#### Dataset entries

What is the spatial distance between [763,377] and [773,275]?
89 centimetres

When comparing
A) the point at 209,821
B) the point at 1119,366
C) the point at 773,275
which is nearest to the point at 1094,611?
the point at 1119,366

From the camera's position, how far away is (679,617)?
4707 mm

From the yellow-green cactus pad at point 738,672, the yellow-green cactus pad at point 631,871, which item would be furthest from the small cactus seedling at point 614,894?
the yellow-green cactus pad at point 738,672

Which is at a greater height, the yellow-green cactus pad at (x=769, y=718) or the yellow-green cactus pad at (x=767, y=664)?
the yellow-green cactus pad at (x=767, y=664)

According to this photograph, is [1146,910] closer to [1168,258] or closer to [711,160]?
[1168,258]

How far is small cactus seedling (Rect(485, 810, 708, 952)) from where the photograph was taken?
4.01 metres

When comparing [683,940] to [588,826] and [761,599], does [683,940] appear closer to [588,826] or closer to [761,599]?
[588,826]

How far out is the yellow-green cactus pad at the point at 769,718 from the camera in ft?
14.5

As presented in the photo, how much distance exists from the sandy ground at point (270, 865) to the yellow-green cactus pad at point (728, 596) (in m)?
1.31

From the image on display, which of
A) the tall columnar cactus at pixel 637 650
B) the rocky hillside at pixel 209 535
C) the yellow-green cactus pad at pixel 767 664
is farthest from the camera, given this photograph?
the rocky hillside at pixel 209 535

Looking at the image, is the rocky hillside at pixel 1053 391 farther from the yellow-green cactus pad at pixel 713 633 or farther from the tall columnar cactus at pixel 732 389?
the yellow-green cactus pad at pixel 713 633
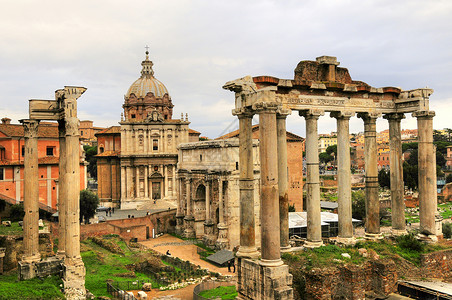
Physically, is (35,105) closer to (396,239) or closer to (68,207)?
(68,207)

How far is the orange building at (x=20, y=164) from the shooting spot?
109ft

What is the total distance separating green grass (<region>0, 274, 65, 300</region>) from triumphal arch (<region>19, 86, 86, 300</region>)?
58cm

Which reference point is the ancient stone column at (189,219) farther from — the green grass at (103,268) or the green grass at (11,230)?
the green grass at (11,230)

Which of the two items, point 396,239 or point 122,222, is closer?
point 396,239

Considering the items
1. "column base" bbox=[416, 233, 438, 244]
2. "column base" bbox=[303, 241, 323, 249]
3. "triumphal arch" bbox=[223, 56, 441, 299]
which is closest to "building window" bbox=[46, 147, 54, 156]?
"triumphal arch" bbox=[223, 56, 441, 299]

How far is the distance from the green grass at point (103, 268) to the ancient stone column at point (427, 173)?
13478 mm

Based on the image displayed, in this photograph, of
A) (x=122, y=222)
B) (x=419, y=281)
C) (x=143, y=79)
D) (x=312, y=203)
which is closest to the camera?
(x=419, y=281)

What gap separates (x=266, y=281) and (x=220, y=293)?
21.5ft

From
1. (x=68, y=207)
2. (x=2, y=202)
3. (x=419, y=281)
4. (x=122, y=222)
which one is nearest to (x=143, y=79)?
(x=122, y=222)

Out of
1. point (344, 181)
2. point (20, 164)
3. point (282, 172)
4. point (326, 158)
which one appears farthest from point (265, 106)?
point (326, 158)

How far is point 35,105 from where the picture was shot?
54.0 feet

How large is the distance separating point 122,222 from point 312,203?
24148mm

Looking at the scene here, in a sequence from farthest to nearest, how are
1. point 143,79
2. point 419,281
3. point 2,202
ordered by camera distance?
point 143,79 < point 2,202 < point 419,281

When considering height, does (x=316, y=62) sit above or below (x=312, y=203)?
above
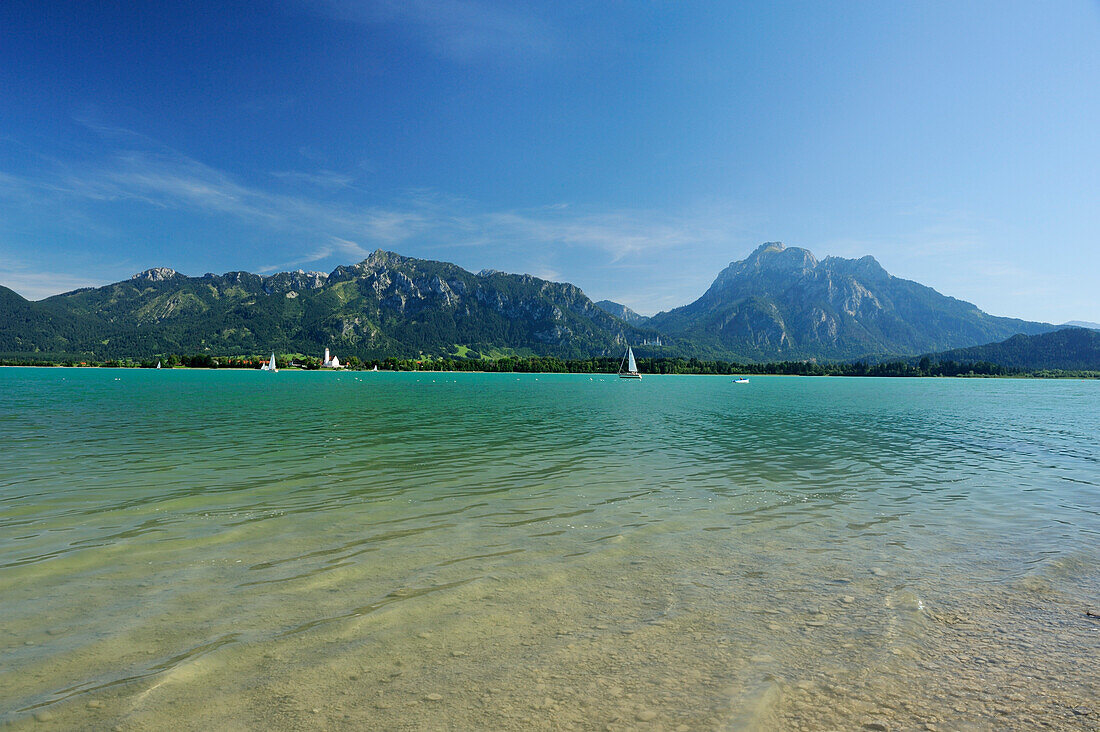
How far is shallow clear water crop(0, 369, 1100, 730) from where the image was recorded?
7031mm

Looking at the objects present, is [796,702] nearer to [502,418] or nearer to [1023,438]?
[502,418]

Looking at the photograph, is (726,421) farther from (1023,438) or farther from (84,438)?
(84,438)

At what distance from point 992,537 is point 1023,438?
39483 millimetres

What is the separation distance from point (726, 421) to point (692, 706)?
52.5 metres

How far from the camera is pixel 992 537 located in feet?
52.4

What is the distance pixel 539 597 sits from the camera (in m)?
10.8

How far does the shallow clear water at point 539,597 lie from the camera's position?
23.1 feet

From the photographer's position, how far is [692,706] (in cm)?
695

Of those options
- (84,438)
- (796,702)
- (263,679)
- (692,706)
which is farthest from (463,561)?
(84,438)

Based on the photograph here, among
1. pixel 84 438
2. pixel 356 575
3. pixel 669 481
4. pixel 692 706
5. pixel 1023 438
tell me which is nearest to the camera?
pixel 692 706

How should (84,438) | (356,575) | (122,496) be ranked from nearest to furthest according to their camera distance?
A: (356,575), (122,496), (84,438)

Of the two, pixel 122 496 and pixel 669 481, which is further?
pixel 669 481

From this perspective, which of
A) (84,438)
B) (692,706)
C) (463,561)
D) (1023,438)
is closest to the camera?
(692,706)

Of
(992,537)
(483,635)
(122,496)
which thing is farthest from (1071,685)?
(122,496)
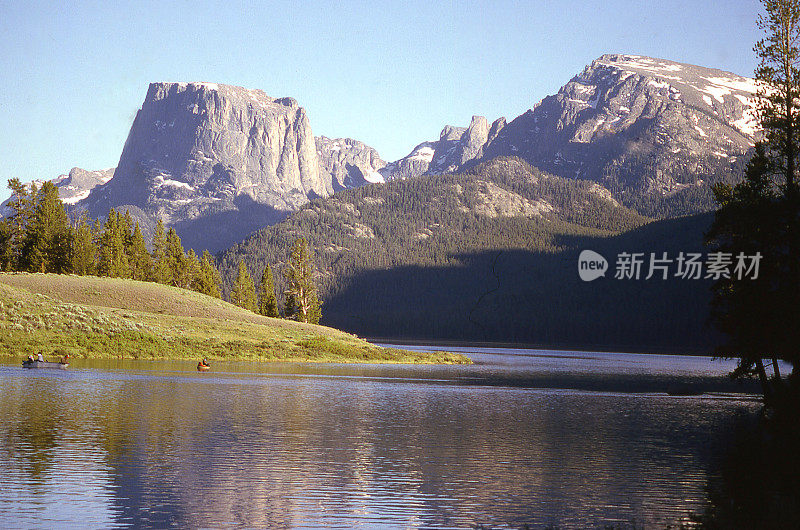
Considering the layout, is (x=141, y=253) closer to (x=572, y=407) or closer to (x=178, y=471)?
(x=572, y=407)

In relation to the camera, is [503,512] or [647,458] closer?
[503,512]

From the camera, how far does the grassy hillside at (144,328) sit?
91312 mm

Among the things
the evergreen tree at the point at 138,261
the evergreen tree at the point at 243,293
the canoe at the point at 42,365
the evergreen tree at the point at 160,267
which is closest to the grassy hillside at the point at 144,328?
the canoe at the point at 42,365

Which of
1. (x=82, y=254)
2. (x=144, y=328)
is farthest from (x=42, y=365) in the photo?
(x=82, y=254)

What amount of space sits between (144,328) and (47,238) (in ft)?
167

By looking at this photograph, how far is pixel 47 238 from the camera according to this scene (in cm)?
13938

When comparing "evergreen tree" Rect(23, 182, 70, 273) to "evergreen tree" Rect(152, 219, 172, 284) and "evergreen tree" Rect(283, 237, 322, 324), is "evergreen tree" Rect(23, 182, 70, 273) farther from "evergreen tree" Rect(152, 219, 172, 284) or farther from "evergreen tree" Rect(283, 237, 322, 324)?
"evergreen tree" Rect(283, 237, 322, 324)

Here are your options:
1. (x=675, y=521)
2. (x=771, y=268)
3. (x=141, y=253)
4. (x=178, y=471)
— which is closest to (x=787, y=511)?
(x=675, y=521)

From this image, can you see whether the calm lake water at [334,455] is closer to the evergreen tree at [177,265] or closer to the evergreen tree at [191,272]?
the evergreen tree at [177,265]

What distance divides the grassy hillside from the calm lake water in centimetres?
2682

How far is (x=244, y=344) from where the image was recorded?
4112 inches

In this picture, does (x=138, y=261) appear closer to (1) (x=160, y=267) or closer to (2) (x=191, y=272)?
(1) (x=160, y=267)

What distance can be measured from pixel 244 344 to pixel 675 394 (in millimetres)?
54137

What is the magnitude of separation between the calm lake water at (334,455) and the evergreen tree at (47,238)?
3187 inches
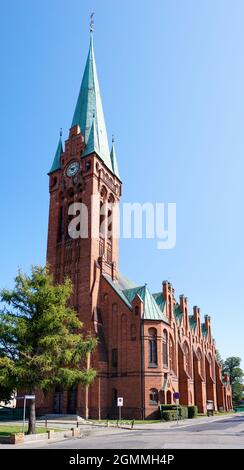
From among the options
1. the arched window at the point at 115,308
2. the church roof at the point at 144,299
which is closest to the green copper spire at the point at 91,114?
the church roof at the point at 144,299

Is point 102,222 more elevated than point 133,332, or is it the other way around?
point 102,222

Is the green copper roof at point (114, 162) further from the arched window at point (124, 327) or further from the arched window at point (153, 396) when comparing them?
the arched window at point (153, 396)

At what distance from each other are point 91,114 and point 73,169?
333 inches

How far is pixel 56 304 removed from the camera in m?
25.4

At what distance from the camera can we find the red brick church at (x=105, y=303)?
38.9m

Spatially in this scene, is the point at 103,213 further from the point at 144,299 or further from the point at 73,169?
the point at 144,299

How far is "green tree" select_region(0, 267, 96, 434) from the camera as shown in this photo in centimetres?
2298

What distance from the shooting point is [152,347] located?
1608 inches

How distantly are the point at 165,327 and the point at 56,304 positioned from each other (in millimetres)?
20731

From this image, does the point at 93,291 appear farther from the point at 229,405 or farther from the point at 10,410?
the point at 229,405

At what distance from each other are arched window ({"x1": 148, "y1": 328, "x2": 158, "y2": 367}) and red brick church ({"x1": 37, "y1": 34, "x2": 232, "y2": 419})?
96 mm

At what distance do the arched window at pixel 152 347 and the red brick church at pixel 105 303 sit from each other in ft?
0.31

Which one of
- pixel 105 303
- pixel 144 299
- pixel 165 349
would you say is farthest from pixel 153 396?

#### What you will do
Copy out the data above word for word, everything from the line containing "What distance divides" down to the line containing "4112 inches", including both of those lines.

#### Finished task
What distance divides the grassy hillside from the calm lake water in centimetres?
2682

How far is (x=244, y=344) from where the image was recorded?
4112 inches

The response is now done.